--- BEGIN SUPPLIED MATERIAL ---

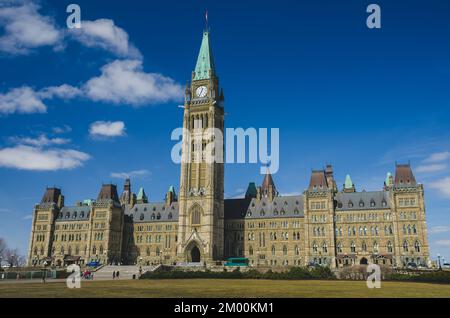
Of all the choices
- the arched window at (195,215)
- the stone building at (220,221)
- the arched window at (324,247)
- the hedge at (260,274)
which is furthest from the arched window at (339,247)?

--- END SUPPLIED MATERIAL ---

• [DIRECTIONS FOR THIS TASK]
Reproduce the rows above word for word, leaving out the picture.

• [ANSWER FOR THIS EXERCISE]
Of all the choices
- the arched window at (195,215)
- the stone building at (220,221)
- the arched window at (324,247)
- the hedge at (260,274)
which is furthest from the arched window at (339,247)?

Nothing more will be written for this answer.